Please call on Congress to do what’s in the public interest – rather than the corporate interest – and stop these anti-regulatory bills.
American voters didn’t ask for this. Polling shows nearly nine in 10 voters across party lines support strong rules and tougher enforcement. In fact, many of our nation’s regulatory agencies – including the U.S. Environmental Protection Agency and the U.S. Food and Drug Administration – are more popular than Congress. Whether it’s by holding Wall Street accountable or keeping toxic chemicals out of our kids’ toys, Americans understand that regulations benefit us all.
Indeed, a June 2014 report from the Office of Management and Budget shows that regulations over the past decade produced as much as $863 billion in benefits to the public – up to 15 times the costs to the regulated industries. Rules and standards that keep our economy safe, fair and prosperous are an extremely good return on investment.

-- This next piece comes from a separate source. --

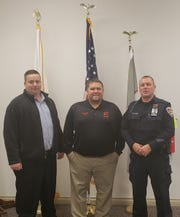 Gibsonburg Mayor Steve Fought with new police chief Dan Collins, right and assistant police chief Don Karr, left.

The bills working their way through Congress represent a radical threat to our government’s ability to protect the public from disasters caused by corporate wrongdoing. They would delay or shut down the development and implementation of crucial public health, workplace safety, consumer, financial and environmental protections.
The costs of blocking crucial standards and safeguards are clear: The Wall Street economic collapse, the oil train explosion in West Virginia, countless food and product safety recalls, and environmental catastrophes – such as the Dan River coal ash spill in North Carolina – are just some of the most recent examples. Far too often, big banks, big oil companies and their CEOs prioritize their bottom lines over public safety and financial stability. Federal agencies are there to look out for us. When our watchdogs can’t do their jobs, it only spells disaster.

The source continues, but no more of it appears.